Qué elaborar: Duplica el texto completo sobre las desigualdades en el sistema educativo, reproduciéndolo palabra por palabra y sin alterar nada.

Texto original:
────────

El sistema educativo, contra el argumentario superficial de algunos opinadores educativos, no crea desigualdades. Sólo las refleja. Hay desigualdades en la escuela, porque sufrimos un sistema social y económico profundamente perverso e irracional
El sistema educativo, contra el argumentario superficial de algunos opinadores educativos, no crea desigualdades. Sólo las refleja. Hay desigualdades en la escuela, porque sufrimos un sistema social y económico profundamente perverso e irracional. Las desigualdades, mayores hoy que hace veinte años, las crean las reformas laborales, la instalación cotidiana de la precariedad, la especulación inmobiliaria que genera segregación residencial, la desregulación de la nueva economía, los salarios de miseria, la ridiculez de políticas sociales, las barreras infranqueables de las tasas educativas, el racismo, los prejuicios, y determinadas prácticas que las padece cualquier estudiante, como la verdad innegable que el capital social es más determinante que el talento. O, explicado de otro modo: para encontrar un buen trabajo, es más útil un buen apellido que un par de doctorados. Y no hay escuela que pueda revertir o combatir este estado de cosas.

────────

[Entradas del conjunto de datos]
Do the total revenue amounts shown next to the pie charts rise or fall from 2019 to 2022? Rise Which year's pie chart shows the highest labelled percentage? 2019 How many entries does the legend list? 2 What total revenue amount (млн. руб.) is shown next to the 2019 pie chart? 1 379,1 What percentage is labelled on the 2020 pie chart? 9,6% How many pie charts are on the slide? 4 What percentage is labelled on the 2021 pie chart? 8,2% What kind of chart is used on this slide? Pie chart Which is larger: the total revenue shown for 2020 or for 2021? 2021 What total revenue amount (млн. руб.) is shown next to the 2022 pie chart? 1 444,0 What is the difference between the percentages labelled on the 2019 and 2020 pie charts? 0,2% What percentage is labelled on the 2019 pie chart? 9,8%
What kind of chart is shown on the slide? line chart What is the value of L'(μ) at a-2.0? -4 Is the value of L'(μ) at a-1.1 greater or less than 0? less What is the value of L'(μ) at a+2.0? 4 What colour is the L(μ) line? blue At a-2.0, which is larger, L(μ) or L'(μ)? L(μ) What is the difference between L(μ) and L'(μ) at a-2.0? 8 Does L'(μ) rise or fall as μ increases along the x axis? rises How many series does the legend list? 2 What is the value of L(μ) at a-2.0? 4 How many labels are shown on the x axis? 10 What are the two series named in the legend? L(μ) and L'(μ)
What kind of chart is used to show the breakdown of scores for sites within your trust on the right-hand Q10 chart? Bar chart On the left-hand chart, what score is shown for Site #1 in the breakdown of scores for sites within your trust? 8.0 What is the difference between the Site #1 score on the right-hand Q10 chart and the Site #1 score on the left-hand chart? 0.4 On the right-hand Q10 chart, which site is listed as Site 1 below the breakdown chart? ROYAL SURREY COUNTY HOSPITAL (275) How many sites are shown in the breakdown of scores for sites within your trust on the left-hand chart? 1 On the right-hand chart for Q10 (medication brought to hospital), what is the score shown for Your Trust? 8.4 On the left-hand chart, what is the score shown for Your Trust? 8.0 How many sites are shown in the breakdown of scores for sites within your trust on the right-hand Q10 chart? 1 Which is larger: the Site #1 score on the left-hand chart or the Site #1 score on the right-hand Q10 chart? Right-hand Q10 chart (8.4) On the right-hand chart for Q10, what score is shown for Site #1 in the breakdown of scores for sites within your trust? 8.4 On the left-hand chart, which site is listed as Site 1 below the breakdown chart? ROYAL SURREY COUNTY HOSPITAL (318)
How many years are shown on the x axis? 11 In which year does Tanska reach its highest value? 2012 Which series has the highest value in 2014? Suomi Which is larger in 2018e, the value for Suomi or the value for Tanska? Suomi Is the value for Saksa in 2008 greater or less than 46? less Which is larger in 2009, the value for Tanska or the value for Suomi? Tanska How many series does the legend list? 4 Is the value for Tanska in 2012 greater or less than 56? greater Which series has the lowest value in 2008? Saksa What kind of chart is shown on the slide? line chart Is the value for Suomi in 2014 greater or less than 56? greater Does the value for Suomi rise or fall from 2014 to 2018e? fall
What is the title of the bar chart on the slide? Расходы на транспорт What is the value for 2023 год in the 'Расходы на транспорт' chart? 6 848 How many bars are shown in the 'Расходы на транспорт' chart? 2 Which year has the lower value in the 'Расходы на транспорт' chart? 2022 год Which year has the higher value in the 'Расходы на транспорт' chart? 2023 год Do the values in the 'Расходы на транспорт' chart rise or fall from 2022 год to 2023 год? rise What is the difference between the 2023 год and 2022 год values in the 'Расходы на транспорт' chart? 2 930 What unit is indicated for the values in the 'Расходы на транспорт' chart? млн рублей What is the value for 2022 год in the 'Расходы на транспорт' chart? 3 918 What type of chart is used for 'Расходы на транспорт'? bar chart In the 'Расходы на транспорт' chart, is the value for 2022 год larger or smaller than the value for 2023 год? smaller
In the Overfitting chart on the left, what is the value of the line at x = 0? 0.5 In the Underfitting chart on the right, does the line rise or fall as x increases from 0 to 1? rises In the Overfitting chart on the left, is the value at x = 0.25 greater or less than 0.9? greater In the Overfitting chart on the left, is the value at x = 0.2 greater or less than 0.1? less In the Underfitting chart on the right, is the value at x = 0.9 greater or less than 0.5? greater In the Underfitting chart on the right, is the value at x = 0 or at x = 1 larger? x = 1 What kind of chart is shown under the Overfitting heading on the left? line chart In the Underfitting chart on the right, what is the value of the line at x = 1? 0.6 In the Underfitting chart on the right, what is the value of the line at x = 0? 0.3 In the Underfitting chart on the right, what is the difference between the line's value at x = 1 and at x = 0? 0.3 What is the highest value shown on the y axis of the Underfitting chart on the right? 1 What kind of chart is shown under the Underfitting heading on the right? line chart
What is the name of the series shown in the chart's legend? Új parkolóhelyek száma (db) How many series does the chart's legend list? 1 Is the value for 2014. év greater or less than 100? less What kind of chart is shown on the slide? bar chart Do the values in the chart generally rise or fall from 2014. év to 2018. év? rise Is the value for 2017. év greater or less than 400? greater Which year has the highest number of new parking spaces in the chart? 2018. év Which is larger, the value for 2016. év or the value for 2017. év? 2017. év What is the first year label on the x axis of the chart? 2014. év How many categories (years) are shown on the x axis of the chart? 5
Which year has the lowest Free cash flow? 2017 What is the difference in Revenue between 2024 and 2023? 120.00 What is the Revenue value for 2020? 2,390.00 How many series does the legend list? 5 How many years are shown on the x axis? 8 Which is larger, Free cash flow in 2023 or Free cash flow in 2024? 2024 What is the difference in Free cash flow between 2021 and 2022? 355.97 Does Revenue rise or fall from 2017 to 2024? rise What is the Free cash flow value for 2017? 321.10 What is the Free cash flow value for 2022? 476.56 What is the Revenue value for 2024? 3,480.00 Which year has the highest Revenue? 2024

────────

Respuesta escrita:
El sistema educativo, contra el argumentario superficial de algunos opinadores educativos, no crea desigualdades. Sólo las refleja. Hay desigualdades en la escuela, porque sufrimos un sistema social y económico profundamente perverso e irracional
El sistema educativo, contra el argumentario superficial de algunos opinadores educativos, no crea desigualdades. Sólo las refleja. Hay desigualdades en la escuela, porque sufrimos un sistema social y económico profundamente perverso e irracional. Las desigualdades, mayores hoy que hace veinte años, las crean las reformas laborales, la instalación cotidiana de la precariedad, la especulación inmobiliaria que genera segregación residencial, la desregulación de la nueva economía, los salarios de miseria, la ridiculez de políticas sociales, las barreras infranqueables de las tasas educativas, el racismo, los prejuicios, y determinadas prácticas que las padece cualquier estudiante, como la verdad innegable que el capital social es más determinante que el talento. O, explicado de otro modo: para encontrar un buen trabajo, es más útil un buen apellido que un par de doctorados. Y no hay escuela que pueda revertir o combatir este estado de cosas.